Fluid disorders and acute kidney injury in myocardial revascularization
Palavras-chave:
Postoperative Period, Blood Volume, Waste Disposal, Fluid, Thoracic Surgery, Acute Kidney InjuryResumo
This is a retrospective observational study. The data were extracted from the physical and electronic medical records of patients undergoing post-myocardial revascularization with extracorporeal circulation admitted to the Intensive Care Unit of a tertiary-level teaching hospital in the Brazilian Midwest region.

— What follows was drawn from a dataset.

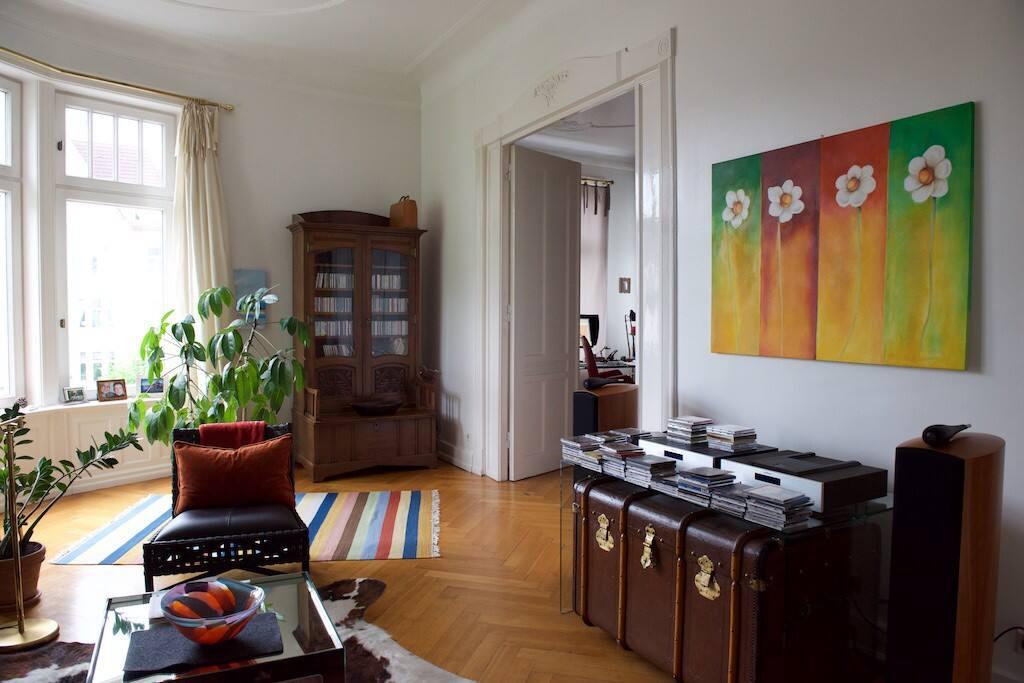 Der Salon mit Blick auf die Eppendorfer Landstrasse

To collect data, a questionnaire was used with demographic, hemodynamic and laboratory records from July 2022 to September 2023. Descriptive analysis was carried out and, due to lack of symmetry in the data; Fisher's exact test and Mann-Whitney's U test were used. Results with an α of 5% were considered significant. The 41 patients included were predominantly male, older adults, overweight and of black ethnicity. Patients with fluid deficit developed Acute Kidney Injury (AKI) more frequently (60%). Fluid overload predominated in the first postoperative periods and fluid deficit occurred later. In general, patients with fluid overload presented KDIGO 3 AKI (p<0.001). I was concluded that fluid overload and/or deficit appears to impact renal function. Patients with fluid deficit developed AKI more frequently. However, severe AKI (KDIGO 3) occurred significantly in patients with fluid overload.